Opposition im Wasserstoffgebleichten

von Stefan Bläske

Wien, 14. Oktober 2009. Es war einmal. In ferner Zukunft. Außerhalb der Zeit. Eine Desaster-Zone. Sie wirkt wie eine weiße Wüste: Sternenstaub, Kalk oder Kreide, Asche oder Mehl sind gleichmäßig verteilt auf ungefähr zweitausendundeins Quadratmetern, in der einstmals größten stützenlosen Industriehalle Europas. Unendliche Weiße, in gleißendes Licht getaucht. Mittendrin ein Iglu-Zelt, aus dem sie nacheinander rauskriechen, die Überlebenden mit ihren wasserstoffweißen Perücken. Sie scheinen sich selbst überlebt zu haben, lassen Texte durch sich hindurch sprechen: Über Krisen, Kriege und Katastrophen, von Aischylos, Seneca, Shakespeare, Racine und Jelinek.
◇ ◇ ◇ ◇ ◇ ◇ ◇
Arbeitsauftrag —
Beantworten Sie anhand des obigen Textauszugs die folgenden Fragen:
(a) Von wem stammt der Textauszug?
(b) Auf ungefähr wie vielen Quadratmetern ist das weiße Material verteilt?
(c) Woraus kriechen die Überlebenden nacheinander hervor?

Datenauszug —
◇ ◇ ◇ ◇ ◇ ◇ ◇
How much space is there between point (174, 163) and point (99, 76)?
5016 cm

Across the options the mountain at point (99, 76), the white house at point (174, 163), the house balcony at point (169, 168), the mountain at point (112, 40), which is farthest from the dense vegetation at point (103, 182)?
◇ ◇ ◇ ◇ ◇ ◇ ◇
Musterlösung —
(a) Von Stefan Bläske.
(b) Auf ungefähr zweitausendundeins Quadratmetern.
(c) Aus einem Iglu-Zelt.